QUOTED TEXT:
□ □ □ □ □

Dante can assist us, teaching us little by little the mysterious ways of suffering and how its presence in our life is a necessary catalyst to our growth and perfection as human beings.

Suffering in Hell

“The Divine Comedy” is a poem fraught with pain in the beginning. After the famous opening in which Dante finds himself in “a gloomy wood, astray,” he is led by the Roman poet Virgil into the caverns of Hell. There, he sees the suffering, torments, and despair that are the consequences of unrepentant sin. 
Dante holding his “Divine Comedy,” next to the entrance to Hell, the seven terraces of Mount Purgatory and the city of Florence, with the spheres of Heaven above, 1465, in a fresco by Domenico di Michelino. Cathedral of St. Mary of Fiore, Florence. (Public Domain)

□ □ □ □ □

EXERCISES TO COMPLETE:
1 > In the passage on Dante and suffering, who leads Dante into the caverns of Hell?
2 > Duplicate the passage on Dante and suffering from "Dante holding his" to "Florence. (Public Domain)".
3 > Go on with the passage on Dante and suffering from the point where it stops.

Data drawn from a collection:
□ □ □ □ □

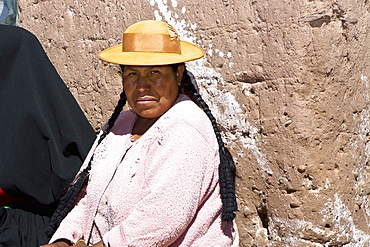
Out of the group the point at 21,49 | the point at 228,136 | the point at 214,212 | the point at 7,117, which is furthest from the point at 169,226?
the point at 21,49

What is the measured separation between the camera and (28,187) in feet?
9.87

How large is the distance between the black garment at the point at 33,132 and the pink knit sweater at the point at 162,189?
0.44 metres

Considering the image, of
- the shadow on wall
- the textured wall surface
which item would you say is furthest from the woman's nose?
the shadow on wall

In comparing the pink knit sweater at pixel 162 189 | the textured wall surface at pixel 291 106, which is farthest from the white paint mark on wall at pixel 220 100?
the pink knit sweater at pixel 162 189

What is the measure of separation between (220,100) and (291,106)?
0.42m

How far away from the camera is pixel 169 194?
228 centimetres

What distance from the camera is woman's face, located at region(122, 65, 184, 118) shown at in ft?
8.16

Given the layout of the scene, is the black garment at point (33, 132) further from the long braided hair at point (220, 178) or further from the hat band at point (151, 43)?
the hat band at point (151, 43)

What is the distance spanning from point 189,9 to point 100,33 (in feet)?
2.23

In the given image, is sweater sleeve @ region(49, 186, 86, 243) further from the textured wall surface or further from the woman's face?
the textured wall surface

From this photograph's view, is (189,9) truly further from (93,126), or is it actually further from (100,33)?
(93,126)

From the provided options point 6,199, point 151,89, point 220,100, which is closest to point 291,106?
point 220,100

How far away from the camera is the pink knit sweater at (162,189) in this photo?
2287 millimetres

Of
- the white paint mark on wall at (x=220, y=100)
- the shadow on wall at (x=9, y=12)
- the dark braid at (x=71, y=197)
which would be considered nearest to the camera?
the dark braid at (x=71, y=197)
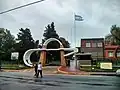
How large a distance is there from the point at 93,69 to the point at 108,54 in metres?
42.1

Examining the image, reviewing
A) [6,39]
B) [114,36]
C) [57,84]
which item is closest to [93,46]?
[114,36]

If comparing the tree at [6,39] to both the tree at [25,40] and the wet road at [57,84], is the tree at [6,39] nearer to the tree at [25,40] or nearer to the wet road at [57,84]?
the tree at [25,40]

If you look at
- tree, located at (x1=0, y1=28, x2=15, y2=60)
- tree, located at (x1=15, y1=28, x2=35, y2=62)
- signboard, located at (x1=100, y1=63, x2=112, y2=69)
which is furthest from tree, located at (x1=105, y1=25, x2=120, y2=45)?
signboard, located at (x1=100, y1=63, x2=112, y2=69)

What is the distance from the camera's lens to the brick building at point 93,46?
89188 mm

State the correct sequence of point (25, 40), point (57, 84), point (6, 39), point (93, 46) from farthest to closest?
point (6, 39)
point (25, 40)
point (93, 46)
point (57, 84)

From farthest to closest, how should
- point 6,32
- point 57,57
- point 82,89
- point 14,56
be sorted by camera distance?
point 6,32 → point 57,57 → point 14,56 → point 82,89

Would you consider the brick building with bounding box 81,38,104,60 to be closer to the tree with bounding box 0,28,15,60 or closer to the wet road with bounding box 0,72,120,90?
the tree with bounding box 0,28,15,60

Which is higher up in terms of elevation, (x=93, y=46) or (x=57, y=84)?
(x=93, y=46)

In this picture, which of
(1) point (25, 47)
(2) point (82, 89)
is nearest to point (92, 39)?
(1) point (25, 47)

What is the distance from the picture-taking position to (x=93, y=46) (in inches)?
3551

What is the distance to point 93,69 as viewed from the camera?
1908 inches

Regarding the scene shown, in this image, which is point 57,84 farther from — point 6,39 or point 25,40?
point 6,39

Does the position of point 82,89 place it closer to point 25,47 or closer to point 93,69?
point 93,69

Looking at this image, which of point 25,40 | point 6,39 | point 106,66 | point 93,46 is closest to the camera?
point 106,66
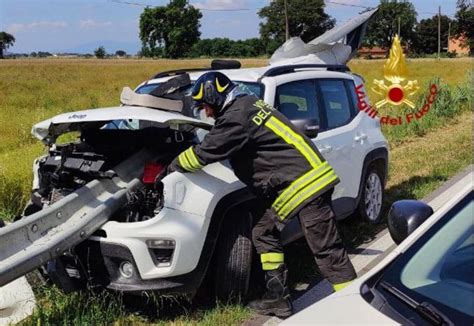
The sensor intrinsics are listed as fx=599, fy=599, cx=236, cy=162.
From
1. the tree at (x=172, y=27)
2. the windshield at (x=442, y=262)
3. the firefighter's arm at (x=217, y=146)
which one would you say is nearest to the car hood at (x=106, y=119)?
the firefighter's arm at (x=217, y=146)

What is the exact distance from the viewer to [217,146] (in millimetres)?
3992

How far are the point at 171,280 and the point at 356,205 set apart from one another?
8.72 ft

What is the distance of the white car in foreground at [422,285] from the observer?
2145 millimetres

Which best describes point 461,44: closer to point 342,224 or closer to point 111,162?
point 342,224

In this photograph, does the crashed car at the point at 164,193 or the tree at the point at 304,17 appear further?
the tree at the point at 304,17

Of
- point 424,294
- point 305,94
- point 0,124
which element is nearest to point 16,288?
point 305,94

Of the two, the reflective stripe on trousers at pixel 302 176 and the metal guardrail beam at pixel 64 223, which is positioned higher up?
the reflective stripe on trousers at pixel 302 176

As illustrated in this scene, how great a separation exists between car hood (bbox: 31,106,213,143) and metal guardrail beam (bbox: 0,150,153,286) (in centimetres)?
45

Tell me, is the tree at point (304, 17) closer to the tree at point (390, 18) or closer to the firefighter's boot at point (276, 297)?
the tree at point (390, 18)

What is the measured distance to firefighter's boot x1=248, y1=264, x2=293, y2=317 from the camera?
169 inches

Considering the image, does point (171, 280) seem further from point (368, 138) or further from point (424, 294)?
point (368, 138)

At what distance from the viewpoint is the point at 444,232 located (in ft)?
8.28

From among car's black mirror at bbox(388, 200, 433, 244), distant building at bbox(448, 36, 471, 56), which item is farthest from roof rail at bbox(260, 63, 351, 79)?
distant building at bbox(448, 36, 471, 56)

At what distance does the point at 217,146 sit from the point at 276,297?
120 centimetres
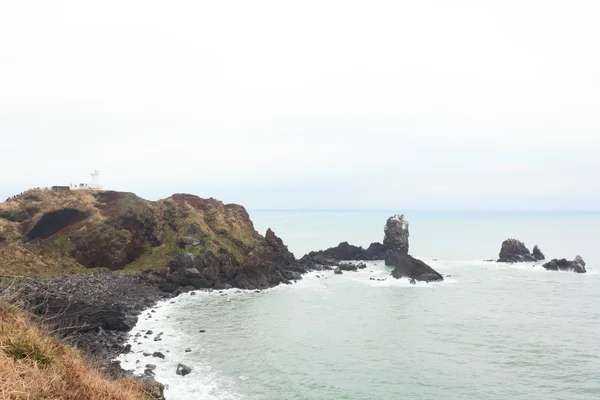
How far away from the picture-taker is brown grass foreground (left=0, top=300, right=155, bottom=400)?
8219mm

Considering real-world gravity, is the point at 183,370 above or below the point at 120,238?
below

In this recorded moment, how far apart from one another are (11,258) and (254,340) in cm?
4178

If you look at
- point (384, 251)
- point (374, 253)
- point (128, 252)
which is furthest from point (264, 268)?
point (384, 251)

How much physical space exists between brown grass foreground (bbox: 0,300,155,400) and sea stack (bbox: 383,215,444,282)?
229 ft

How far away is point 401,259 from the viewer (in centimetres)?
7988

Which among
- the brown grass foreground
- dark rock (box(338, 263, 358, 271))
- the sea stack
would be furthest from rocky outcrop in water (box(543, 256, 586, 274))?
the brown grass foreground

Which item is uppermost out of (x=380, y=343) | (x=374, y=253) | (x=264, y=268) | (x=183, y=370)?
(x=374, y=253)

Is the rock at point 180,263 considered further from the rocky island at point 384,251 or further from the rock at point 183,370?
the rocky island at point 384,251

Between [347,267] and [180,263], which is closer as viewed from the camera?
[180,263]

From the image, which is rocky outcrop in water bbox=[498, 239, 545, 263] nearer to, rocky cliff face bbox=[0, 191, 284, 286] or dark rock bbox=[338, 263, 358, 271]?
dark rock bbox=[338, 263, 358, 271]

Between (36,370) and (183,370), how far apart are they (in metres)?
22.3

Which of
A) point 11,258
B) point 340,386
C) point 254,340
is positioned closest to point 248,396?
point 340,386

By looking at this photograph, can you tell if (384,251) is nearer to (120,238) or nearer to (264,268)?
(264,268)

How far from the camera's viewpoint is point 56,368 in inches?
397
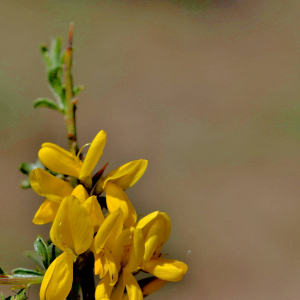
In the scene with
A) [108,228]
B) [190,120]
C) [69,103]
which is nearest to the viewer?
[108,228]

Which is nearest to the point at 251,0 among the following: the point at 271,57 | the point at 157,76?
the point at 271,57

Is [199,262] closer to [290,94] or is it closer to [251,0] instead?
[290,94]

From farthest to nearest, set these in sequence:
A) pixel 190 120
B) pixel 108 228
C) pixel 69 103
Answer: pixel 190 120 < pixel 69 103 < pixel 108 228

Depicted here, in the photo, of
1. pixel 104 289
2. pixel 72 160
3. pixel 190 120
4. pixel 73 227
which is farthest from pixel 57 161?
pixel 190 120

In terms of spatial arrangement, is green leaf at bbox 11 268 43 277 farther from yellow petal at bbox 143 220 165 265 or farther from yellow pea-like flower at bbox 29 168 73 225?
yellow petal at bbox 143 220 165 265

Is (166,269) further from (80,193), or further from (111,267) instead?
(80,193)

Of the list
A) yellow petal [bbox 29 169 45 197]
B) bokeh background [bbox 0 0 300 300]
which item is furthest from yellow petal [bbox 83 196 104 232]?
bokeh background [bbox 0 0 300 300]
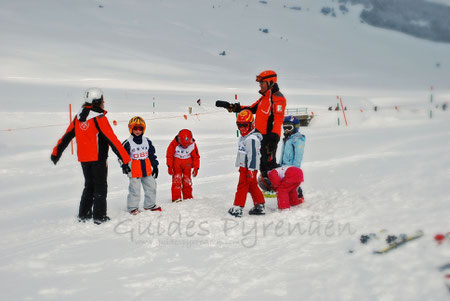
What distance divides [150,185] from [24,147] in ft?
31.8

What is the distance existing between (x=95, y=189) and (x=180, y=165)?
5.33 feet

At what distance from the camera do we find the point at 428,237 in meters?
3.38

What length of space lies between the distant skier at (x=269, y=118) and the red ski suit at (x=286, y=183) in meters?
0.16

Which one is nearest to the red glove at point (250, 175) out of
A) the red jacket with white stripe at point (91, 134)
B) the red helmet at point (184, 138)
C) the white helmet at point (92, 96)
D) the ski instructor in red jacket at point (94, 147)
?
the red helmet at point (184, 138)

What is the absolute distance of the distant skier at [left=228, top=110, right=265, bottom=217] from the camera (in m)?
5.36

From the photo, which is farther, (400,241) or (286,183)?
(286,183)

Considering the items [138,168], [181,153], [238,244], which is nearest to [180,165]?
[181,153]

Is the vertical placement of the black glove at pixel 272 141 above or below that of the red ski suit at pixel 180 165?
above

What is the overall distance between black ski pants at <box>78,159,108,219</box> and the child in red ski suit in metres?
1.36

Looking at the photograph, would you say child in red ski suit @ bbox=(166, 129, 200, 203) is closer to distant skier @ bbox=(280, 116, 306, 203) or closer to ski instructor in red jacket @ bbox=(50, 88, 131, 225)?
ski instructor in red jacket @ bbox=(50, 88, 131, 225)

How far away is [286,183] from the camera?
18.0ft

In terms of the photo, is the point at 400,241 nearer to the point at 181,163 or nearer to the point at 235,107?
the point at 235,107

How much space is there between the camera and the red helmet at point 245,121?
17.7 ft

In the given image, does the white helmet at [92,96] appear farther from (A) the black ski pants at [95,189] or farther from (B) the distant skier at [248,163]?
(B) the distant skier at [248,163]
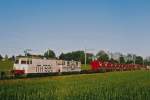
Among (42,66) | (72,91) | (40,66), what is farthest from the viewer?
(42,66)

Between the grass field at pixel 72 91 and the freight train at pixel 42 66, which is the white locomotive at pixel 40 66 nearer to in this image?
the freight train at pixel 42 66

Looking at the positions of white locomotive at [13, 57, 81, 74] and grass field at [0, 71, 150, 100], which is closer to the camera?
grass field at [0, 71, 150, 100]

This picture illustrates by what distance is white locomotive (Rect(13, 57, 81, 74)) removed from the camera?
1702 inches

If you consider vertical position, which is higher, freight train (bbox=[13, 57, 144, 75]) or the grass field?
freight train (bbox=[13, 57, 144, 75])

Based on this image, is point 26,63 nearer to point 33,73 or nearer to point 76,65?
point 33,73

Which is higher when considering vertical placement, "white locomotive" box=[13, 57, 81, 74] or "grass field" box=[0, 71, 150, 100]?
"white locomotive" box=[13, 57, 81, 74]

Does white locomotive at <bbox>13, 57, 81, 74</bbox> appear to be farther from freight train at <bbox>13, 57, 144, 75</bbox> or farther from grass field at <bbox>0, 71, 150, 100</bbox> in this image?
grass field at <bbox>0, 71, 150, 100</bbox>

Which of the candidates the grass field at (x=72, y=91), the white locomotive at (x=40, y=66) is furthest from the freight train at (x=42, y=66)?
the grass field at (x=72, y=91)

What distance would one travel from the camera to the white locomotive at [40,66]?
4322 cm

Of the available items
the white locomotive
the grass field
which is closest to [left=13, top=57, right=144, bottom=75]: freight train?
the white locomotive

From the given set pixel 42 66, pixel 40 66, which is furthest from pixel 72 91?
pixel 42 66

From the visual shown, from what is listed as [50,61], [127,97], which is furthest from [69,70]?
[127,97]

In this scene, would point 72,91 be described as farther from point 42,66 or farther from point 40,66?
point 42,66

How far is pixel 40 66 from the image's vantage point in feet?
154
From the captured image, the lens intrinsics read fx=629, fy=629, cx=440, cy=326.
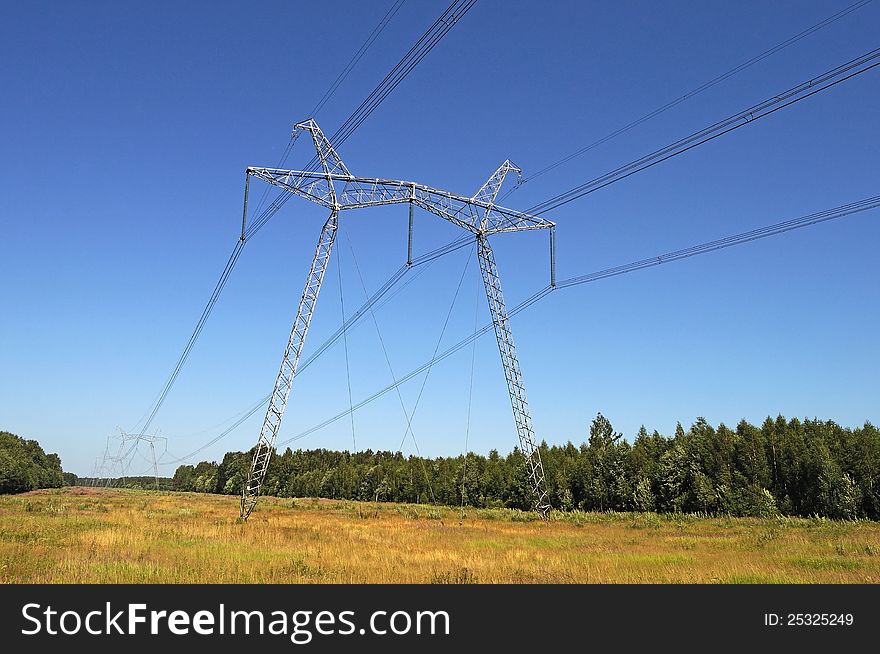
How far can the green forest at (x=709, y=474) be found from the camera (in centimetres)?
6156

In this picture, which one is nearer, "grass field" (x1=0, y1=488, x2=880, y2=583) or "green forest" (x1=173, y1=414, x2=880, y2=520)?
"grass field" (x1=0, y1=488, x2=880, y2=583)

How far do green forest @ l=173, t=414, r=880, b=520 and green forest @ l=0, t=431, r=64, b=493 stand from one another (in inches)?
Answer: 2681

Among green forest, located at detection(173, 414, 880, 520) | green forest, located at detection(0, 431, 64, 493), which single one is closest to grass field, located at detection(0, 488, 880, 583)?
green forest, located at detection(173, 414, 880, 520)

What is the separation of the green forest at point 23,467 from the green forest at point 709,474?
223ft

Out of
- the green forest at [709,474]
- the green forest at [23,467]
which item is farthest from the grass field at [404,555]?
the green forest at [23,467]

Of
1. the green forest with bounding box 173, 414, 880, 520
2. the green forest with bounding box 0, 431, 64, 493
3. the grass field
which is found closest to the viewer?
the grass field

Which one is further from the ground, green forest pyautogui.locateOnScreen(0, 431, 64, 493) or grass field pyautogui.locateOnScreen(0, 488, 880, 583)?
green forest pyautogui.locateOnScreen(0, 431, 64, 493)

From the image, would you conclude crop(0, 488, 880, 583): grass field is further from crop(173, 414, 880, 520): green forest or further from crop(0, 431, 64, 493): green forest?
crop(0, 431, 64, 493): green forest

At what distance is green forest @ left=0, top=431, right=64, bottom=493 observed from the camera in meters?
104

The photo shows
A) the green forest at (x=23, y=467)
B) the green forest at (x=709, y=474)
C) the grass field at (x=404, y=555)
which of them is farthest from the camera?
the green forest at (x=23, y=467)

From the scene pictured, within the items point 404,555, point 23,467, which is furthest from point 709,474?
point 23,467

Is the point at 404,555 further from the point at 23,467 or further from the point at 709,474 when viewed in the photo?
the point at 23,467

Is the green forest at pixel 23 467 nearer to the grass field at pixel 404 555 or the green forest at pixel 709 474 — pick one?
the green forest at pixel 709 474

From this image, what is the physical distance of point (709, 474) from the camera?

□ □ □ □ □

WRITTEN ANSWERS:
1 > The Roman poet Virgil leads Dante into the caverns of Hell.

2 >
Dante holding his “Divine Comedy,” next to the entrance to Hell, the seven terraces of Mount Purgatory and the city of Florence, with the spheres of Heaven above, 1465, in a fresco by Domenico di Michelino. Cathedral of St. Mary of Fiore, Florence. (Public Domain)

3 >
Dante holding his “Divine Comedy,” next to the entrance to Hell, the seven terraces of Mount Purgatory and the city of Florence, with the spheres of Heaven above, 1465, in a fresco by Domenico di Michelino. Cathedral of St. Mary of Fiore, Florence. Public Domain
As Dante and Virgil descend through ring after ring of Hell, witnessing souls blown about in storms, pinioned by demons’ pitchforks, and stuck upside down in steaming hot holes, Dante is brought face-to-face with the suffering of those who have refused to change. The sinners in the “Inferno” undergo a fruitless and endless experience of pain as punishment for their sins. Those in Hell refuse to repent of their wayward ways; the suffering brings about no change or improvement in these unwilling sufferers. 
Critics generally agree that Dante’s poem can be read on multiple levels: On one level, it’s the account of a journey through the afterlife. But allegorically, it also tells of the soul’s journey to God in this life, the process of spiritual conversion and maturation.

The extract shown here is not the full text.